- Born: June 25, 1879 Rockport, Indiana, United States
- Died: June 6, 1952
- Education: Indiana University Bloomington (B.A., M.A.) Stanford University (M.A.) Cornell University (Ph.D.)
- Known for: Described several taxa of fish and insects
- Awards: Honorary doctorate, Indiana University (1950)
- Scientific career
- Fields: Entomology, Ichthyology
- Workplaces: United States Bureau of Fisheries

= Clarence Hamilton Kennedy =

American entomologist and ichthyologist

Clarence Hamilton Kennedy (June 25, 1879 – June 6, 1952) was an American entomologist and ichthyologist. He described among others Aphyocharax anisitsi, Celaenura gemina, Hypostomus boulengeri, and Ischnura gemina.

==Biography==
Kennedy was born in Rockport, Indiana.

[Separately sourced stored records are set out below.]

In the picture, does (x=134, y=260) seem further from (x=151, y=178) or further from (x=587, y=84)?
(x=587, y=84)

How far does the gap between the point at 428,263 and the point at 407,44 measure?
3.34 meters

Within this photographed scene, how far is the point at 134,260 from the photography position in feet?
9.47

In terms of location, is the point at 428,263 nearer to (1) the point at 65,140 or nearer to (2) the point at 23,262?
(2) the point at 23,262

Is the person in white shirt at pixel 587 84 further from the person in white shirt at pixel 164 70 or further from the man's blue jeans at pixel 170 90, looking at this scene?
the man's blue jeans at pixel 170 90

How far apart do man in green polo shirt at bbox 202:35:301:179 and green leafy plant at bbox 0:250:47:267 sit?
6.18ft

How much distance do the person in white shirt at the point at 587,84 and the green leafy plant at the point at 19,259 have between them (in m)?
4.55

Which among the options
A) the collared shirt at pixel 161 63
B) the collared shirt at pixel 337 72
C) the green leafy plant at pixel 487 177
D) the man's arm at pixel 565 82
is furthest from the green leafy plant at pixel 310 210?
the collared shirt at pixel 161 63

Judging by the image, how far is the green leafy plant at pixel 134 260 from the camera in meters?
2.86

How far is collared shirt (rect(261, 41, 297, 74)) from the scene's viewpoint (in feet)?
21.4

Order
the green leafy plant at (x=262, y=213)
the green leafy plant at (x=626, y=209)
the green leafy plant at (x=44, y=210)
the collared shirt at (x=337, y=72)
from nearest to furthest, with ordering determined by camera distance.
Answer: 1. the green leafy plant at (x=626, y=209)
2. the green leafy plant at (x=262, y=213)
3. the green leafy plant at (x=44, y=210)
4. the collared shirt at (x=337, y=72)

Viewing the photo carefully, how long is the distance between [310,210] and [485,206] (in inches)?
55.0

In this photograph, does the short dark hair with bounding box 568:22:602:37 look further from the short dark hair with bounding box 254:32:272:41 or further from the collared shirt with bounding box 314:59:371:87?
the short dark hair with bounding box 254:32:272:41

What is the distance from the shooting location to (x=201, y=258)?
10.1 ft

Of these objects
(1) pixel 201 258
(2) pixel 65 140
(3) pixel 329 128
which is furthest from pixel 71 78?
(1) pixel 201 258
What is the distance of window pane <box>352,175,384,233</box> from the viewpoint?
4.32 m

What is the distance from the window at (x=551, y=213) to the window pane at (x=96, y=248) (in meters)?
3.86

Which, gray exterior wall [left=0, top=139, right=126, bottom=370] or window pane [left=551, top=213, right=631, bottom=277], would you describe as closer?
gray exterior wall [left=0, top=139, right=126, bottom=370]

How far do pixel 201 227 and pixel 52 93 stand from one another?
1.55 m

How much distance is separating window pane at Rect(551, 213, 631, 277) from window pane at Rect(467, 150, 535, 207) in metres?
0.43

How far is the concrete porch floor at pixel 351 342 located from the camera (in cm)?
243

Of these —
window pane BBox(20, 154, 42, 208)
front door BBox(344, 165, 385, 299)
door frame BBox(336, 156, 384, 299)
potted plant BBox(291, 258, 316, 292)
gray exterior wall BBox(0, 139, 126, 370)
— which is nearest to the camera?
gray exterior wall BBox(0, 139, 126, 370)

In 1902, he received his bachelor's degree, and in 1903 he earned a master's degree from Indiana University Bloomington. After graduating, he worked at the United States Bureau of Fisheries in Washington, D.C.

In 1915, Kennedy obtained another master's degree at Stanford University, and in 1919 he completed his Ph.D. dissertation at Cornell University. He worked at several American universities, building an academic career and eventually becoming a professor. He served on an editorial board publishing monographs on the ecology of South America. In 1950, Indiana University awarded him an honorary doctorate.

Kennedy married in March 1927 and had a son and a daughter.